Using carbon dating on the creature’s rib bone, experts from Sweden’s Centre for Palaeogenetics were able to confirm that the specimen had been frozen for around 18,000 years, but extensive DNA tests have so far been unable to show whether the animal was a dog or a wolf.
“It’s normally relatively easy to tell the difference between the two,” David Stanton, a researcher at the Centre for Palaeogenetics, told CNN.
“We have a lot of data from it already, and with that amount of data, you’d expect to tell if it was one or the other. The fact that we can’t might suggest that it’s from a population that was ancestral to both — to dogs and wolves,” he explained.
Stanton told CNN that the period the puppy is from is “a very interesting time in terms of wolf and dog evolution.”

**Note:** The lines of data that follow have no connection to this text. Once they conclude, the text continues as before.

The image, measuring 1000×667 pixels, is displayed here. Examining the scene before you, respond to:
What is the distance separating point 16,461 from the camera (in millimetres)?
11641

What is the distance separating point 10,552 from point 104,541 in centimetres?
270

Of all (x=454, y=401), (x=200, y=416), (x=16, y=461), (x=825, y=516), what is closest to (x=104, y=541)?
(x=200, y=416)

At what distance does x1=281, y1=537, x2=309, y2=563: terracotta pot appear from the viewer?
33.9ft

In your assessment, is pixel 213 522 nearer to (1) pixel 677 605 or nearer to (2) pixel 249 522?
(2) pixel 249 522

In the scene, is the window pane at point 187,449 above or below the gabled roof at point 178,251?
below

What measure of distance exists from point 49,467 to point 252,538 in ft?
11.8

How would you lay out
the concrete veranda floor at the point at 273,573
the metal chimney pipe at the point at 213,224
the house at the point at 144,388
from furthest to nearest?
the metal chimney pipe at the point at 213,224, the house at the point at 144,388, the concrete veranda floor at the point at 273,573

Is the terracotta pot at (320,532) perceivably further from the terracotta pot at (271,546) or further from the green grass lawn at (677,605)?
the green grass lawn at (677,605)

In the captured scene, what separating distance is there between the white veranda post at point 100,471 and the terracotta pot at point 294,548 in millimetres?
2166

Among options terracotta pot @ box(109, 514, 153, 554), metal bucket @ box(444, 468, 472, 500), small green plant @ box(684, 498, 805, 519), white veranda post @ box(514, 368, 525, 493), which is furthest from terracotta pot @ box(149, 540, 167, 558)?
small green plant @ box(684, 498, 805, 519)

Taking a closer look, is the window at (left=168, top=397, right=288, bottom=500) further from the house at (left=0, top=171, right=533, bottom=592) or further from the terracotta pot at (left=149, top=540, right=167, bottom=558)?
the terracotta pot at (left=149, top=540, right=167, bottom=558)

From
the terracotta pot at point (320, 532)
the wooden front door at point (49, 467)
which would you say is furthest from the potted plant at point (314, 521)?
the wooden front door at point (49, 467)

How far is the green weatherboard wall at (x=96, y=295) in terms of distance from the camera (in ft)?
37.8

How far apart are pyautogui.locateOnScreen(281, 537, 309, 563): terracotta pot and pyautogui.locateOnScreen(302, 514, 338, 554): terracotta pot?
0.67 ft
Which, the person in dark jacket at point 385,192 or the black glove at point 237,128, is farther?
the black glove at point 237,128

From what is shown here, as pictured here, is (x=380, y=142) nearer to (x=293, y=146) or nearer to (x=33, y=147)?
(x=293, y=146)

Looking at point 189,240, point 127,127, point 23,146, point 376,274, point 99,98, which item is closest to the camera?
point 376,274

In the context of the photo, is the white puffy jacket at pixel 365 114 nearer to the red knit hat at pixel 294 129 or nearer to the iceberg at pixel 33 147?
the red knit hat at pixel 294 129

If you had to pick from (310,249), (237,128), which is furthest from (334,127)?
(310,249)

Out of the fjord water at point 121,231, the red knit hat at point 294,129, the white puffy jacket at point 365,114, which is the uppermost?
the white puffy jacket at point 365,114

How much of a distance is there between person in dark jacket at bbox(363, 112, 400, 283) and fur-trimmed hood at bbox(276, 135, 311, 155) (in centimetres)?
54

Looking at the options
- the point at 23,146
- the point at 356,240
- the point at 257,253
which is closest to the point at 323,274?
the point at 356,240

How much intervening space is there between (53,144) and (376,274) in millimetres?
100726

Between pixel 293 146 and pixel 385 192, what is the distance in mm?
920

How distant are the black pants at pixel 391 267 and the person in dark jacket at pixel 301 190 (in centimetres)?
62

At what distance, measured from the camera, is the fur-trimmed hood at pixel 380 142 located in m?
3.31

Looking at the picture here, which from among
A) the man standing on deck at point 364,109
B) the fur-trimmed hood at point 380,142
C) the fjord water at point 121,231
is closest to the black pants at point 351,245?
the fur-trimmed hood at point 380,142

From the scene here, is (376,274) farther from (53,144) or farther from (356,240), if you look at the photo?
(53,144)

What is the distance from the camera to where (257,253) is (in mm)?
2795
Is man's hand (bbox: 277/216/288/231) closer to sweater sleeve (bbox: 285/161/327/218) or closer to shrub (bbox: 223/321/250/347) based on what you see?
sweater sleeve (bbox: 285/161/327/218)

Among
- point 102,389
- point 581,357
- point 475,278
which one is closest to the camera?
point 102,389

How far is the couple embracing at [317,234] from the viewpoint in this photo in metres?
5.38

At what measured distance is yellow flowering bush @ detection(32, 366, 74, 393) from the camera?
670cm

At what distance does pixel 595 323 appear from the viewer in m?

“We don’t know exactly when dogs were domesticated, but it may have been from about that time. We are interested in whether it is in fact a dog or a wolf, or perhaps it’s something halfway between the two,” he said.
Further tests might provide more insight into exactly when dogs were domesticated, Stanton said.
Modern dogs are thought to have been domesticated from wolves, but exactly when is unclear — in 2017, a study published in the journal Nature Communications found that modern dogs were domesticated from a single population of wolves 20,000 to 40,000 years ago.
In contrast, a 2016 University of Oxford study, published in the journal Science, suggested that dogs were independently domesticated twice from gray wolves during the Paleolithic era, once in Asia and once in Europe.
Scientists from the Center for Palaeogenetics said on Twitter that genome analysis had revealed that the puppy was male. They said that, after conferring with their Russian colleagues, they would call the puppy Dogor — meaning “friend” in Yakutian.
The scientists plan to run more genome data tests on the creature to find out more about its origins.